Extract all lines in the data that contain the word "modeling".

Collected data
*** Block opens ***
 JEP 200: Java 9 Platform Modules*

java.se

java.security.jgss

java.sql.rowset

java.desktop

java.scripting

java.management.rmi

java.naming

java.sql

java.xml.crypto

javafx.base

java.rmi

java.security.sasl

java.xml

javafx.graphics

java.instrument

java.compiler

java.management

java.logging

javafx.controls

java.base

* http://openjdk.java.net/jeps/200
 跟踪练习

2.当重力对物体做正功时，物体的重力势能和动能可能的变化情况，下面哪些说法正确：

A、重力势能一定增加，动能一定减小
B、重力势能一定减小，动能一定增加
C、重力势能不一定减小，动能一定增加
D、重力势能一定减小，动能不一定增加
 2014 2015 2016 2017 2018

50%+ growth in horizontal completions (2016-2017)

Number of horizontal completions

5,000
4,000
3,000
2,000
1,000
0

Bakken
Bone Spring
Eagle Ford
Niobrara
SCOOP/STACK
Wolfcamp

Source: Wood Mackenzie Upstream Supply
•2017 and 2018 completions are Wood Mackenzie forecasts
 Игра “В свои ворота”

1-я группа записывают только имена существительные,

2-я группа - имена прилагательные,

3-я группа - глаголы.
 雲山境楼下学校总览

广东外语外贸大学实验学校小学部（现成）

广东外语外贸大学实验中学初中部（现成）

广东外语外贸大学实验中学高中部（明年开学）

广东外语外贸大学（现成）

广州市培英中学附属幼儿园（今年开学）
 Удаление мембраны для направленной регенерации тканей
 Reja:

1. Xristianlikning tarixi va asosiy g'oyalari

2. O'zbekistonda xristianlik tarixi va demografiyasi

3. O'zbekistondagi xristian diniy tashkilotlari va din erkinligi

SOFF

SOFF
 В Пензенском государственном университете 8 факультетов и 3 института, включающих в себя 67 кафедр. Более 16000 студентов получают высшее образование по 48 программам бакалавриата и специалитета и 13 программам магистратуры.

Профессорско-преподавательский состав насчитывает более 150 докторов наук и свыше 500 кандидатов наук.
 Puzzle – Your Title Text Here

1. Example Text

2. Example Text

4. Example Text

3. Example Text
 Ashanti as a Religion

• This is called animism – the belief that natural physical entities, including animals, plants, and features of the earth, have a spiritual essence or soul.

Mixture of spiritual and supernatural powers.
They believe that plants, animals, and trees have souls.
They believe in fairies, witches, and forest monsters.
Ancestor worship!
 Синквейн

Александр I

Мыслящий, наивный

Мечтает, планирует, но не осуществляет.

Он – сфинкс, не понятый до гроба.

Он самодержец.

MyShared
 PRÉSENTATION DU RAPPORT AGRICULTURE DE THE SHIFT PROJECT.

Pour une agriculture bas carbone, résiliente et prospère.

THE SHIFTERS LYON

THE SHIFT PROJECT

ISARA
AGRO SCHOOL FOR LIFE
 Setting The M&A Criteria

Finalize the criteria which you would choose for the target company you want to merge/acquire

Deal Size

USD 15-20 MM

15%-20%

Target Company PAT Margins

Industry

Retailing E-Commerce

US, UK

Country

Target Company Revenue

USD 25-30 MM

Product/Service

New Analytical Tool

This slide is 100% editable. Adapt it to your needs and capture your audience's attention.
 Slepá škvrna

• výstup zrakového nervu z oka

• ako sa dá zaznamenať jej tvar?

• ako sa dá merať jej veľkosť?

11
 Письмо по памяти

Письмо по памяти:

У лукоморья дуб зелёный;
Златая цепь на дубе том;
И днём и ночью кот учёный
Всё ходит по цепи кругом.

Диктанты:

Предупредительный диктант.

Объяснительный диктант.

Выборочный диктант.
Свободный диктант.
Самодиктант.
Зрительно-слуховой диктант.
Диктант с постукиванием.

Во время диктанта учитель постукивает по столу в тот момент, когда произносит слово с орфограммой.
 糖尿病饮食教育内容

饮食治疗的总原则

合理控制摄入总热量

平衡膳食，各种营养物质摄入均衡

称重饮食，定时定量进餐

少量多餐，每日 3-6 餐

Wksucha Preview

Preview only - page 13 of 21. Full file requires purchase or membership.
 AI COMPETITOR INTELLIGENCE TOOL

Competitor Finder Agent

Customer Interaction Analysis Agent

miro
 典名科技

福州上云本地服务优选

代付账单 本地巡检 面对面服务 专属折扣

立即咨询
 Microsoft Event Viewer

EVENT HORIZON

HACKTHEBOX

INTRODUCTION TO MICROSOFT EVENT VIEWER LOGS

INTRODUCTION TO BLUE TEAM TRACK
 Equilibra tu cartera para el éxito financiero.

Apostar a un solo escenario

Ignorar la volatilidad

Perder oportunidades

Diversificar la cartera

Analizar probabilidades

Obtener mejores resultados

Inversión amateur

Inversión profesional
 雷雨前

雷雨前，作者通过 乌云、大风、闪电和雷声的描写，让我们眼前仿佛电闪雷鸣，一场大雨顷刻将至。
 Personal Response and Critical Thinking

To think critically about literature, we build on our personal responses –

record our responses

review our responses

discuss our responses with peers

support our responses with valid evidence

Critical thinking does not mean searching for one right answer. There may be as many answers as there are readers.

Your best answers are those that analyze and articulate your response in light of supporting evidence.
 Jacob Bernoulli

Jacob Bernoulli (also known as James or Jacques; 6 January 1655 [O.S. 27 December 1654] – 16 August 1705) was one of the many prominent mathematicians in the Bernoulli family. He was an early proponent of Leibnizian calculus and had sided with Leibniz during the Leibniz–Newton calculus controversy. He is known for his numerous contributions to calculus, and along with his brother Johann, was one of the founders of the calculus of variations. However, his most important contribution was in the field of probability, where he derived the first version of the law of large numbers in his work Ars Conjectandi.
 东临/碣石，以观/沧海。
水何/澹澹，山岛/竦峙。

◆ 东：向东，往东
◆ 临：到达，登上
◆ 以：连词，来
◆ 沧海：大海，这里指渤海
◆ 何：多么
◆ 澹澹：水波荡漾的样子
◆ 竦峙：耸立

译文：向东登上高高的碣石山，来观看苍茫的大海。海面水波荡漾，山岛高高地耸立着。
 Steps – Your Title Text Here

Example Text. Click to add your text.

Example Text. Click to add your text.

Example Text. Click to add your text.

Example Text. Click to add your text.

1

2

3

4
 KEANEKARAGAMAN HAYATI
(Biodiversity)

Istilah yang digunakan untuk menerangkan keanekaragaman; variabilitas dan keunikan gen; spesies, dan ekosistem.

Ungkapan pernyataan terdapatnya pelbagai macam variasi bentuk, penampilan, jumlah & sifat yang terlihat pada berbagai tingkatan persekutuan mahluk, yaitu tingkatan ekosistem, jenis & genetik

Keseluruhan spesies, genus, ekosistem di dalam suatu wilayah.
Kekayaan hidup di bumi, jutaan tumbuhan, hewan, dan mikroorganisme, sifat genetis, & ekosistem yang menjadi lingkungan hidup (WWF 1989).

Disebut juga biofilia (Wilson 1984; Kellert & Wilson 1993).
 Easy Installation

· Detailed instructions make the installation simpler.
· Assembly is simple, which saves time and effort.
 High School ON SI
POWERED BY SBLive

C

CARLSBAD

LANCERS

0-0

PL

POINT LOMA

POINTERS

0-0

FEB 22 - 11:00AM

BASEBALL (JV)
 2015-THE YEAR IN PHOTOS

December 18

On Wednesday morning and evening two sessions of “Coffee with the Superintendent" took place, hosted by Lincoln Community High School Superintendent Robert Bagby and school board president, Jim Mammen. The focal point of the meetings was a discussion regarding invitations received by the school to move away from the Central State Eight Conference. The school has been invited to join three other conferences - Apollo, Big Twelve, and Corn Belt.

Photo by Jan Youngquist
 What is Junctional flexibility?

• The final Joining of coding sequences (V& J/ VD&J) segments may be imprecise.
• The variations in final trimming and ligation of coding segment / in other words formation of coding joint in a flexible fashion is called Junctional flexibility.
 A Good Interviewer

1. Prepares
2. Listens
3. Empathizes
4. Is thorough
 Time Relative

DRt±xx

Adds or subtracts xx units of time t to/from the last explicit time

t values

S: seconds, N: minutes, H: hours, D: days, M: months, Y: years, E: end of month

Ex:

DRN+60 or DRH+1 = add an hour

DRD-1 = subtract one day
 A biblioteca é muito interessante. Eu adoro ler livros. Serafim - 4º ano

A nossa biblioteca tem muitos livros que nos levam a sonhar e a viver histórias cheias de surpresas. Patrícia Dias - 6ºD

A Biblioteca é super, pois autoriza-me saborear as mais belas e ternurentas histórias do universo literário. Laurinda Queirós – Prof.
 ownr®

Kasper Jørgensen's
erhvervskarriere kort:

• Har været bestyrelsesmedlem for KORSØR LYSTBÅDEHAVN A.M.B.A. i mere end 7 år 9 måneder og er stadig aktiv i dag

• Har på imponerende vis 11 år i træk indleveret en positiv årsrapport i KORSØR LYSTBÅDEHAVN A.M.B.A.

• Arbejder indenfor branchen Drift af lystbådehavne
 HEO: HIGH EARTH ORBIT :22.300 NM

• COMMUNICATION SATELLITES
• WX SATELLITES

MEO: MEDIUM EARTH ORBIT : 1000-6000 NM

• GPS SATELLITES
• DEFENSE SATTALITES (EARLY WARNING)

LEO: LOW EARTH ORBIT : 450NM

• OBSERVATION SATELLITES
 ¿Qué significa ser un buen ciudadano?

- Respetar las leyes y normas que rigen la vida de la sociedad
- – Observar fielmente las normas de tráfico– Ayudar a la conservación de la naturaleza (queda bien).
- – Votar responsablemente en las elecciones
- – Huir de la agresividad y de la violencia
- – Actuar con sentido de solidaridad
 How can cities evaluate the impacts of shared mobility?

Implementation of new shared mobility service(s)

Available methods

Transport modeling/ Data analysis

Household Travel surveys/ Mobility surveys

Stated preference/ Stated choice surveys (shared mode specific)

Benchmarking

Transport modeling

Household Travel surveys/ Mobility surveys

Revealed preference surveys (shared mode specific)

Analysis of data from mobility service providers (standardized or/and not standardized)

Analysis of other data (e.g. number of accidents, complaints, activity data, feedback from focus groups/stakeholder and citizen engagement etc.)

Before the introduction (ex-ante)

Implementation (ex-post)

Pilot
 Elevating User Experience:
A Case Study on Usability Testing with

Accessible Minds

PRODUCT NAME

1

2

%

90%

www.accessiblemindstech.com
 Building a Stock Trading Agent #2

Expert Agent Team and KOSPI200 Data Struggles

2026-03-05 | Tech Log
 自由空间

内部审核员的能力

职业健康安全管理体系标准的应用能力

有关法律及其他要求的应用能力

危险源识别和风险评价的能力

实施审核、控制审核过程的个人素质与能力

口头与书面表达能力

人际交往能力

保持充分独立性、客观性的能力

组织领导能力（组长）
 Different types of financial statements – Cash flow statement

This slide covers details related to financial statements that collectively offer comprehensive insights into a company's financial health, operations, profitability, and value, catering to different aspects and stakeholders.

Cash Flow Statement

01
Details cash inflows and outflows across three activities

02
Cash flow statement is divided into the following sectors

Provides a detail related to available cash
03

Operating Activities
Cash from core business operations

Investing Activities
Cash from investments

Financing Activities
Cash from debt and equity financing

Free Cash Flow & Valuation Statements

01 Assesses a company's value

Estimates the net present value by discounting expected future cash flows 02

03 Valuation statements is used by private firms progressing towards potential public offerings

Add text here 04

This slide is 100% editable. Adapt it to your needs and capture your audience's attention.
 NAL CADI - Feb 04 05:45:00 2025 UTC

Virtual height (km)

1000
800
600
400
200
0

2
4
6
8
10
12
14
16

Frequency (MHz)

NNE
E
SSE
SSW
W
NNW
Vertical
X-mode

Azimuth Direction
*** Block closes ***
[Your solution]
Transport modeling/ Data analysis
Transport modeling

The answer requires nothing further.